Record extracts:
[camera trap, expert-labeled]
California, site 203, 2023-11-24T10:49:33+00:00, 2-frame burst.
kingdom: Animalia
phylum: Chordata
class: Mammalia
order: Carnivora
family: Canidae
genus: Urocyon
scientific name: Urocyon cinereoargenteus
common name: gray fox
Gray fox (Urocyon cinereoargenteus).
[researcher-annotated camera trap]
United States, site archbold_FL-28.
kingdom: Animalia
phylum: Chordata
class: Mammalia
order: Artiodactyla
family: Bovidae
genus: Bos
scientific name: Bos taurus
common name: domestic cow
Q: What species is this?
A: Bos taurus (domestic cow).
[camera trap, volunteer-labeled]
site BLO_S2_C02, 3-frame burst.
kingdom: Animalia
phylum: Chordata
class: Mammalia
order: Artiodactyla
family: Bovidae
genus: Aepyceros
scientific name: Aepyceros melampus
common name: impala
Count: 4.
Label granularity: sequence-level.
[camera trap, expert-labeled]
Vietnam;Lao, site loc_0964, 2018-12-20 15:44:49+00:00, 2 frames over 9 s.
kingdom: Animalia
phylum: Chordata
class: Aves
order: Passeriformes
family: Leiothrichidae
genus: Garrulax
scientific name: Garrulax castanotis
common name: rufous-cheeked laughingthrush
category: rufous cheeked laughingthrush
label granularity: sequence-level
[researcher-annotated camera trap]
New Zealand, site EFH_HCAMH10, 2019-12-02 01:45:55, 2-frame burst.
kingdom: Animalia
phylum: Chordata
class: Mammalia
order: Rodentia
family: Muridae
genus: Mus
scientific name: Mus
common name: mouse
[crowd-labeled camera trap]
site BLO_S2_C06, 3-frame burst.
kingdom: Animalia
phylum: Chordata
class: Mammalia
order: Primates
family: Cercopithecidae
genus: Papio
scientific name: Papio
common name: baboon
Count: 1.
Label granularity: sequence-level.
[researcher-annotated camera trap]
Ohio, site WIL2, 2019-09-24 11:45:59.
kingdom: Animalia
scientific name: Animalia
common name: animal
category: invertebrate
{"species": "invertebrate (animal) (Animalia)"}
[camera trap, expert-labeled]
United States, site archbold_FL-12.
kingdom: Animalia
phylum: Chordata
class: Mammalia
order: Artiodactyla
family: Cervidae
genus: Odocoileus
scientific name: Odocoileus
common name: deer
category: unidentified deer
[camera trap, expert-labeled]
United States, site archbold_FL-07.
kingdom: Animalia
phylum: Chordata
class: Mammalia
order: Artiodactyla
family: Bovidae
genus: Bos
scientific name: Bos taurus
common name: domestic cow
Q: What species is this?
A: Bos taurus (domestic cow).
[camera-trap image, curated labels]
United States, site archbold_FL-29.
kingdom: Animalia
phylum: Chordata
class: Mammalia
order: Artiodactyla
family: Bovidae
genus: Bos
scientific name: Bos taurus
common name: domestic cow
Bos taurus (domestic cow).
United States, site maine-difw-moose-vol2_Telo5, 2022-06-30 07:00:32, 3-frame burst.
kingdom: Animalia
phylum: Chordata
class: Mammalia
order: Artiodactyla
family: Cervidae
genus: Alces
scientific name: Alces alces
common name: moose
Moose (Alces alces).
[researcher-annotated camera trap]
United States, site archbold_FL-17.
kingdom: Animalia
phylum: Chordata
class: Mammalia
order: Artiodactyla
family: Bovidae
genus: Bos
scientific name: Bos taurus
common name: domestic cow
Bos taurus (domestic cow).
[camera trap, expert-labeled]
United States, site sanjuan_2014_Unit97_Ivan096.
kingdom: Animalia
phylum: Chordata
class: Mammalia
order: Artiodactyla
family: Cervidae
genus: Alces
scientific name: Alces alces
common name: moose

What needs to be done: Nothing should be missing: every line above must be reproduced exactly.

Answer box:
[camera trap, expert-labeled]
California, site 203, 2023-11-24T10:49:33+00:00, 2-frame burst.
kingdom: Animalia
phylum: Chordata
class: Mammalia
order: Carnivora
family: Canidae
genus: Urocyon
scientific name: Urocyon cinereoargenteus
common name: gray fox
Gray fox (Urocyon cinereoargenteus).
[researcher-annotated camera trap]
United States, site archbold_FL-28.
kingdom: Animalia
phylum: Chordata
class: Mammalia
order: Artiodactyla
family: Bovidae
genus: Bos
scientific name: Bos taurus
common name: domestic cow
Q: What species is this?
A: Bos taurus (domestic cow).
[camera trap, volunteer-labeled]
site BLO_S2_C02, 3-frame burst.
kingdom: Animalia
phylum: Chordata
class: Mammalia
order: Artiodactyla
family: Bovidae
genus: Aepyceros
scientific name: Aepyceros melampus
common name: impala
Count: 4.
Label granularity: sequence-level.
[camera trap, expert-labeled]
Vietnam;Lao, site loc_0964, 2018-12-20 15:44:49+00:00, 2 frames over 9 s.
kingdom: Animalia
phylum: Chordata
class: Aves
order: Passeriformes
family: Leiothrichidae
genus: Garrulax
scientific name: Garrulax castanotis
common name: rufous-cheeked laughingthrush
category: rufous cheeked laughingthrush
label granularity: sequence-level
[researcher-annotated camera trap]
New Zealand, site EFH_HCAMH10, 2019-12-02 01:45:55, 2-frame burst.
kingdom: Animalia
phylum: Chordata
class: Mammalia
order: Rodentia
family: Muridae
genus: Mus
scientific name: Mus
common name: mouse
[crowd-labeled camera trap]
site BLO_S2_C06, 3-frame burst.
kingdom: Animalia
phylum: Chordata
class: Mammalia
order: Primates
family: Cercopithecidae
genus: Papio
scientific name: Papio
common name: baboon
Count: 1.
Label granularity: sequence-level.
[researcher-annotated camera trap]
Ohio, site WIL2, 2019-09-24 11:45:59.
kingdom: Animalia
scientific name: Animalia
common name: animal
category: invertebrate
{"species": "invertebrate (animal) (Animalia)"}
[camera trap, expert-labeled]
United States, site archbold_FL-12.
kingdom: Animalia
phylum: Chordata
class: Mammalia
order: Artiodactyla
family: Cervidae
genus: Odocoileus
scientific name: Odocoileus
common name: deer
category: unidentified deer
[camera trap, expert-labeled]
United States, site archbold_FL-07.
kingdom: Animalia
phylum: Chordata
class: Mammalia
order: Artiodactyla
family: Bovidae
genus: Bos
scientific name: Bos taurus
common name: domestic cow
Q: What species is this?
A: Bos taurus (domestic cow).
[camera-trap image, curated labels]
United States, site archbold_FL-29.
kingdom: Animalia
phylum: Chordata
class: Mammalia
order: Artiodactyla
family: Bovidae
genus: Bos
scientific name: Bos taurus
common name: domestic cow
Bos taurus (domestic cow).
United States, site maine-difw-moose-vol2_Telo5, 2022-06-30 07:00:32, 3-frame burst.
kingdom: Animalia
phylum: Chordata
class: Mammalia
order: Artiodactyla
family: Cervidae
genus: Alces
scientific name: Alces alces
common name: moose
Moose (Alces alces).
[researcher-annotated camera trap]
United States, site archbold_FL-17.
kingdom: Animalia
phylum: Chordata
class: Mammalia
order: Artiodactyla
family: Bovidae
genus: Bos
scientific name: Bos taurus
common name: domestic cow
Bos taurus (domestic cow).
[camera trap, expert-labeled]
United States, site sanjuan_2014_Unit97_Ivan096.
kingdom: Animalia
phylum: Chordata
class: Mammalia
order: Artiodactyla
family: Cervidae
genus: Alces
scientific name: Alces alces
common name: moose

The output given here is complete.